About 83 percent of goal-setting parents committed to improving activity levels, while 96 percent committed to improving child diets (Online Appendix Table A6).19,20 Focusing on this sample of parents who set at least one goal, regressions involving either an indicator for committing to any diet-improving goal or any activity-improving goal uncover important gender differences. Controlling for baseline characteristics, we find that parents of boys were significantly more likely, by 16.7 percentage points—or 20 percent relative to the mean—to commit to improving activity levels (p-value = 0.01), while parents of girls were significantly more likely, by 5.4 percentage points—or 6 percent relative to the mean—to commit to improving child diets (p-value = 0.08).
C. Anthropometric Outcomes and Snack Choice Experiment
Table 2 summarizes the treatment package’s impacts on anthropometric outcomes from linear regression models conditional on the lagged dependent variable and the set of demographic and socioeconomic covariates.21 In the pooled sample of boys and girls, although Column 1 suggests that the treatment reduced BMI-for-age by 0.036 SD, the estimate is not statistically significant. The likelihood of being overweight or obese was reduced by 3.0 percentage points, which is significant at the 5 percent level (Column 2), but there is no significant change in the likelihood of being obese (Column 3).22 Column 4 indicates a 0.61-cm reduction in waist circumference that is significant at the 10 percent level. Likewise, body fat percentage was reduced by 0.832 percentage points, and the p- and q-values support a highly significant effect.23,24 It is not surprising that the body fat percentage model yields the most precisely estimated reduction, as this outcome was measured by a professional body composition analyzer via bioelectrical impedance analysis. Column 6 of Table 2 presents the average impact across columns in a seemingly unrelated regression (SUR) framework using standardized outcomes. Across the board, anthropometric indicators were lowered by a statistically significant 0.073 SD. Although these anthropometric improvements are modest, they do point to the success of the intervention.
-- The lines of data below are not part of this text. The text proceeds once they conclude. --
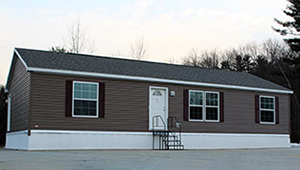 Concord Home Sales Model 1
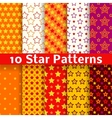 Different star seamless patterns tiling vector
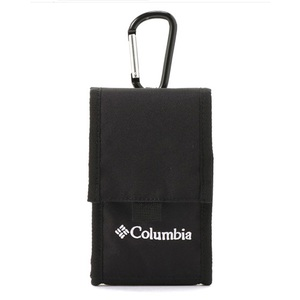 Columbia(コロンビア) PRICE STREAM SLIM POUCH(プライス ストリーム スリム ポーチ) unisex フリー 010(BLACK) PU2034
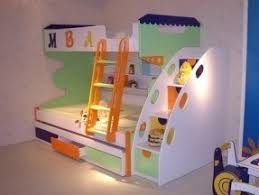 Plans For Bunk Bed With Steps by Bunk Bed With Stairs And Slide Foter
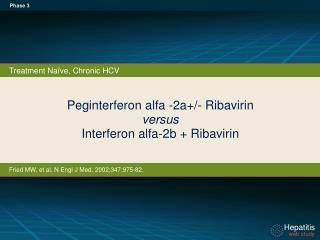 Peginterferon alfa -2a+/- Ribavirin versus Interferon alfa-2b + Ribavirin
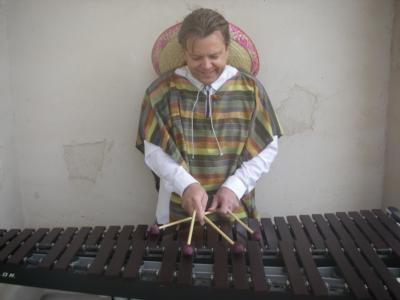 Mexican Marimba Music By Sean Mireau | Phoenix, AZ | Mariachi Band | Photo #3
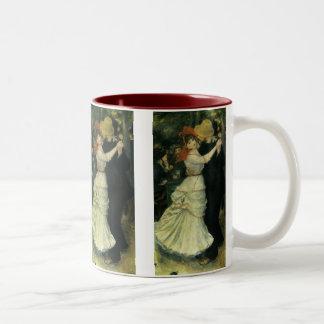 Vintage Impressionism, Dance at Bougival by Renoir Two-Tone Mug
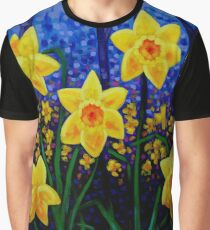 Daffodil Cluster Graphic T-Shirt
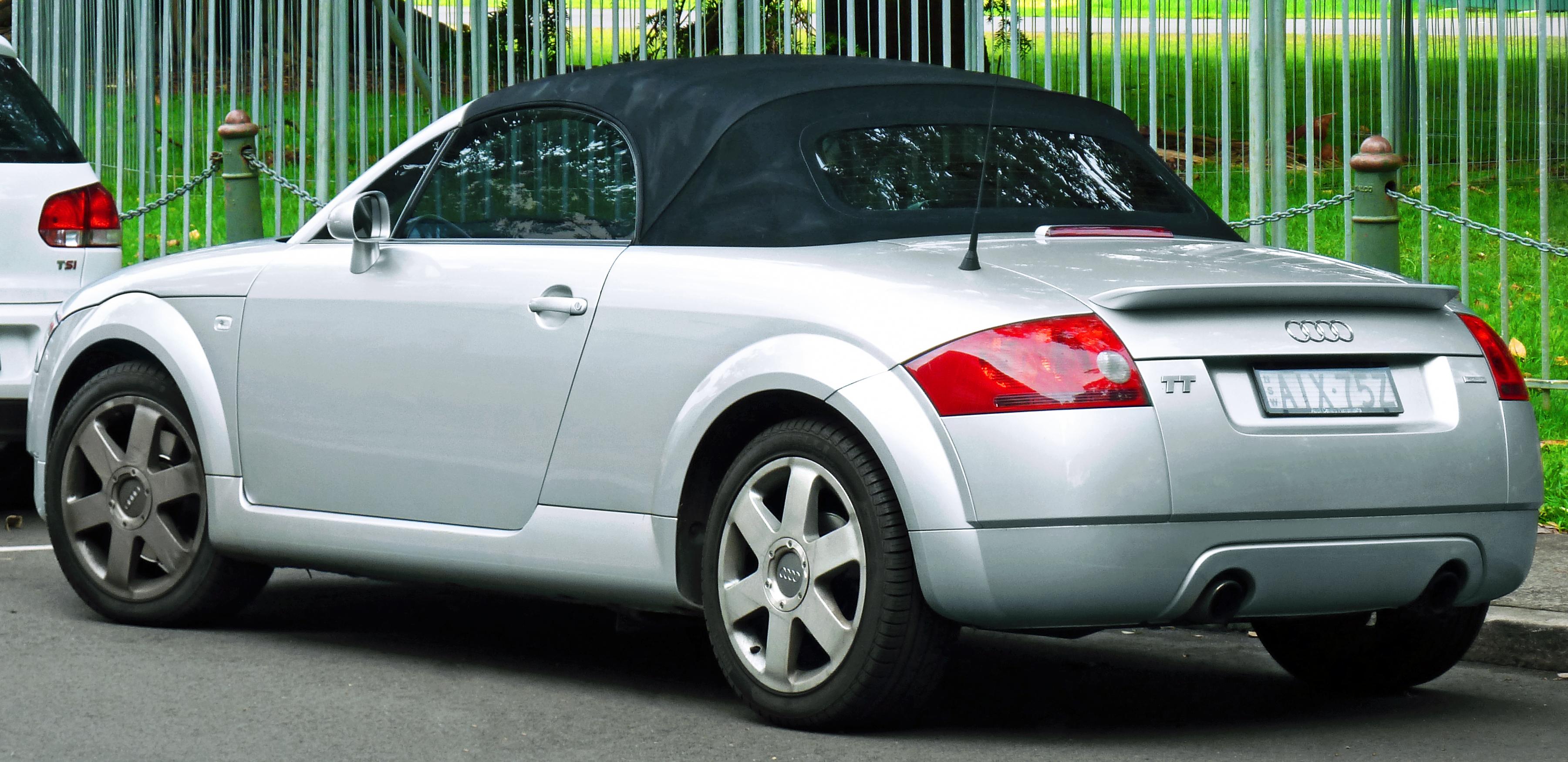 wiki Audi TT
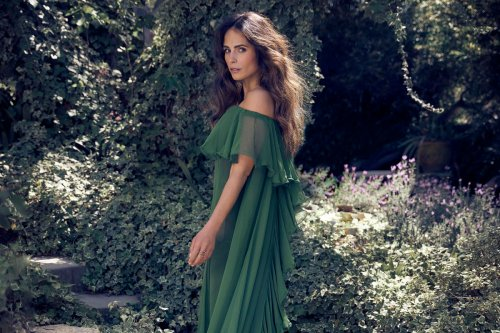 Jordana Brewster on 'Fast & Furious,' turning 40 and finding new love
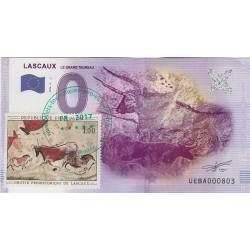 24 - Lascaux - Le grand taureau - 2016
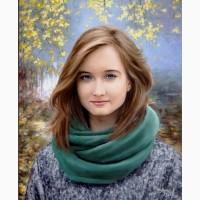 Портрет маслом от Бераруского художника Андрея Блинова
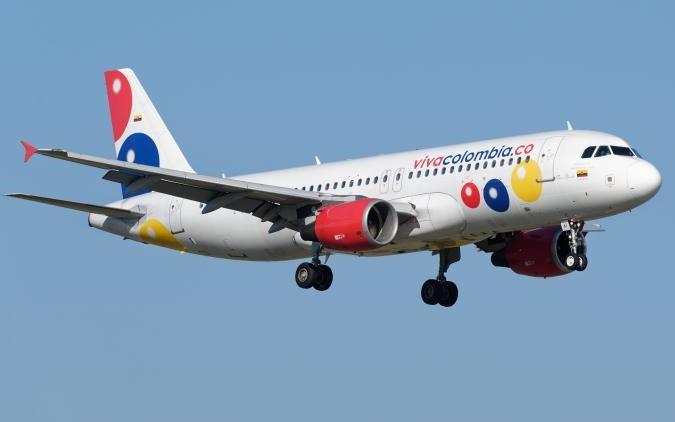 GECAS Arranges Sale-Leaseback Plus PDP Financing for 10 A320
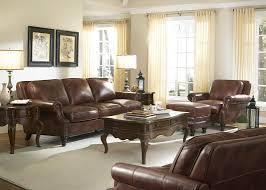 Rustic Savauge Leather Bentley Collection Split Sofa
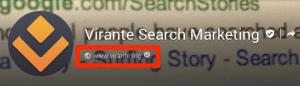 Google Plus Page verification checkmark
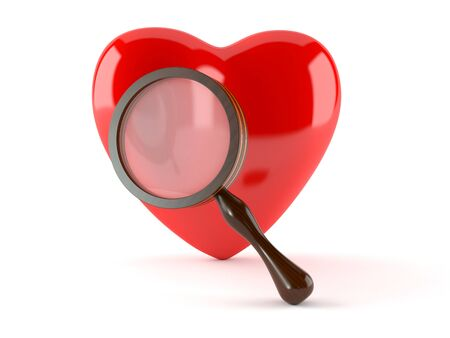 Heart with magnifying glass isolated on white background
Anthropometrics and Snack Choice
Table 2 also presents findings by child sex. Despite boys having higher obesity rates than girls (comparing control means for boys versus girls), the estimated effects of the intervention are concentrated among girls. Apart from the obesity model, all point estimates among girls are negative, larger in magnitude, and significant based on p- and q-values. Although the average effect for boys is very small (0.003 SD) and insignificant, it is much larger among girls (−0.185) and significant at the 1 percent level. When compared with control means, the average effect among girls is driven by significant reductions—6 percent in BMI-for-age, 6 percent in likelihood of being overweight or obese, 1 percent in waist circumference, and 5 percent in body fat percentage.
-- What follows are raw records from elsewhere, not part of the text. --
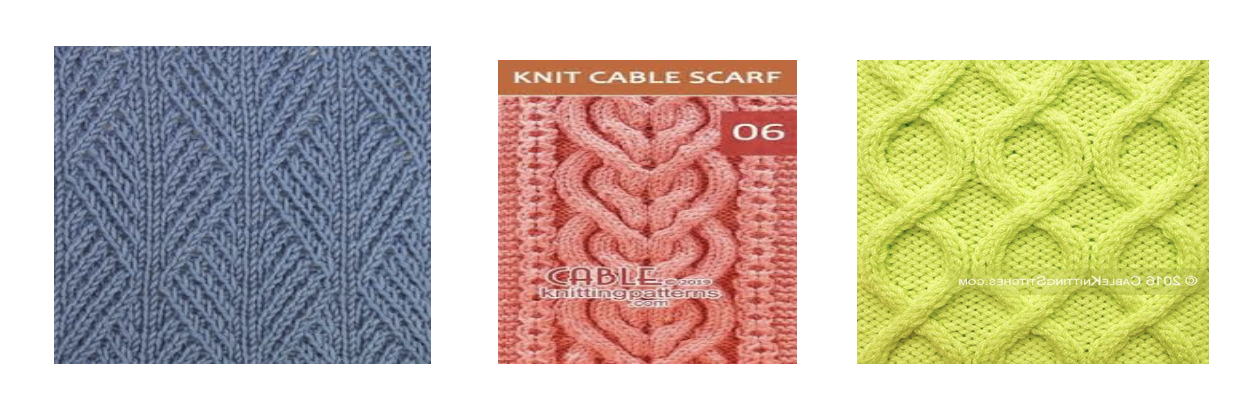 How To Cable Stitch in Knitting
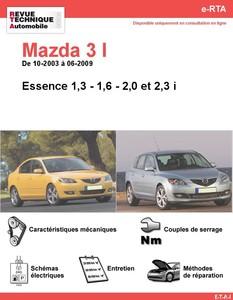 Revue Technique Mazda 3 I essence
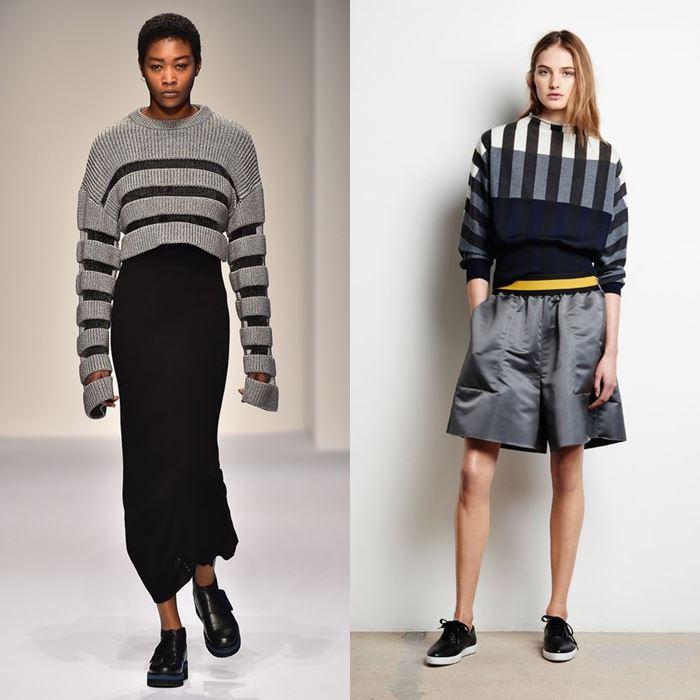 модные трикотажные свитера осень-зима 2016-2017 (11)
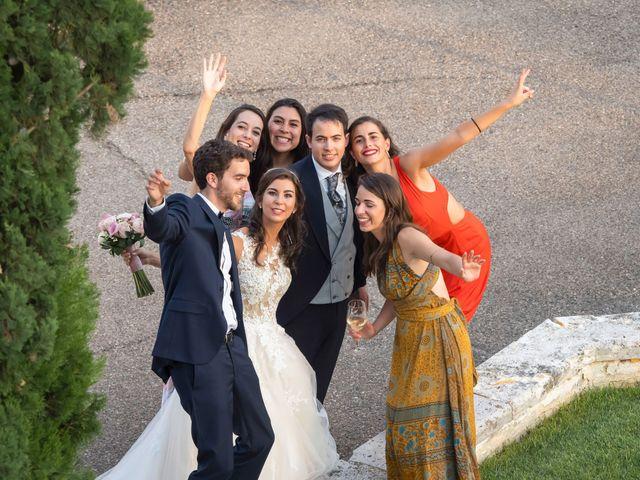 La boda de Jorge y Blanca en Boecillo, Valladolid 41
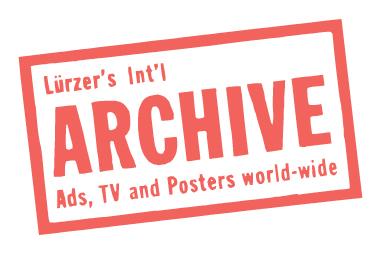 Archive_logo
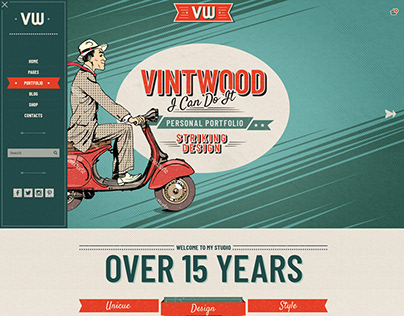 VintWood Retro Vintage Theme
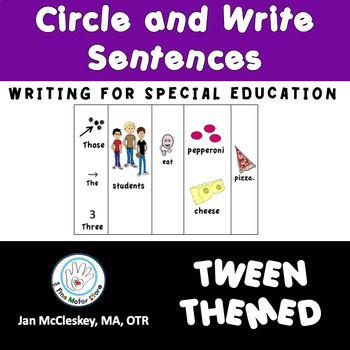 Autism and Special Education:  TWEEN Picture/Word Circle a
Although the intervention targeted parents, there may be downstream effects on child behavior that we investigated with a snack choice experiment. Table 2 suggests that the treatment lowered the likelihood of picking the unhealthy snack (that is, the cookie) by almost five percentage points (Column 7). Although this amounts to a nontrivial 10 percent reduction relative to the control mean, it is statistically insignificant (p-value = 0.17).25 We acknowledge power issues to detect a small improvement in child behavior.26 Table 2 also documents homogenous (economically and statistically so) effects on snack choices across boys and girls. In sum, this is suggestive evidence that the intervention is likely to have operated primarily via changes in home-based, parent-directed child behavior changes rather than in-school child behavior changes, although we cannot rule out modest effect sizes and unobserved channels.
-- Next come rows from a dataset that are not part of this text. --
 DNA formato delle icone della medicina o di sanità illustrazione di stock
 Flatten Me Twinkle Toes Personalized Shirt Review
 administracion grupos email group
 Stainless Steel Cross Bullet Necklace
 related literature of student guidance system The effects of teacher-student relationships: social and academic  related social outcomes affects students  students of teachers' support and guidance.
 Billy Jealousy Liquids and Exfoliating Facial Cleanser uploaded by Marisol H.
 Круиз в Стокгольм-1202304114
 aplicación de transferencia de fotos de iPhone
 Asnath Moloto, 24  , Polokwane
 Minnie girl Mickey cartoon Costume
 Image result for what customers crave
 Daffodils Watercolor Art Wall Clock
We subject our main analysis to two robustness checks and perform a complementary treatment analysis. First, to address the possible concern that our results may be sensitive to allowing arbitrary correlation of observations among classmates, we instead clustered standard errors at the class level in an exploratory analysis and found that they were very similar to those in Table 2 (Online Appendix Table A8). Second, we investigated the possibility that treatment spillovers caused attenuation bias through contact among treated and control schoolchildren or parents. As we detail in Online Appendix H and show in Online Appendix Tables A9–A11, our main results and conclusions hold firm to various attempts to adjust for possible treatment spillover effects. Finally, to complement our intention-to-treat analysis, we correlated a “treatment intensity” index—that is, a simple sum of all treatment components—with the anthropometric outcomes and find results that are consistent with our main analysis and conclusions from the overall and gender-specific samples (Online Appendix I and Table A12).
D. Children’s Food Consumption and Household Food Expenditures
Table 3 provides evidence of dietary changes that partly explain the anthropometric improvements documented in Table 2 and are in line with the vast majority of treated parents committing to dietary goals during the goal-setting exercise. Consider first the average effect where we coded dietary variables to reflect reductions in unhealthy foods (such as processed and ready-to-eat meals and soft drinks, Columns 1–4). Columns 5 and 6 enter negatively into the average effect calculation as they look at effects on healthy foods. We find an overall improvement in food intake of almost 0.1 SD that is significant at the 5 percent level.
Diet
When considering subindicators, as expected, we find that point estimates are negative in the case of unhealthy foods and positive in the case of healthy foods, which further supports the notion that overall dietary behavior moved in a healthier direction as a result of the treatment. However, most of these individual estimated effects are insignificant. Reductions in the consumption of frozen meals and soft drinks are significant at the 10 percent level, but q-values = 0.3 suggest otherwise. Economically speaking though, these reductions are meaningful. The number of frozen meals in the past 30 days decreased by about 30 percent, and the consumption of soft drinks in the past seven days dropped by about 20 percent. The reductions in fast-food meals and ready-to-eat grocery store meals relative to sample means are smaller (11 percent and 10 percent, respectively) and insignificant using p- and q-values. The improvements in fruit and vegetable consumption are smaller still (5 percent and 6 percent, respectively) and also insignificant.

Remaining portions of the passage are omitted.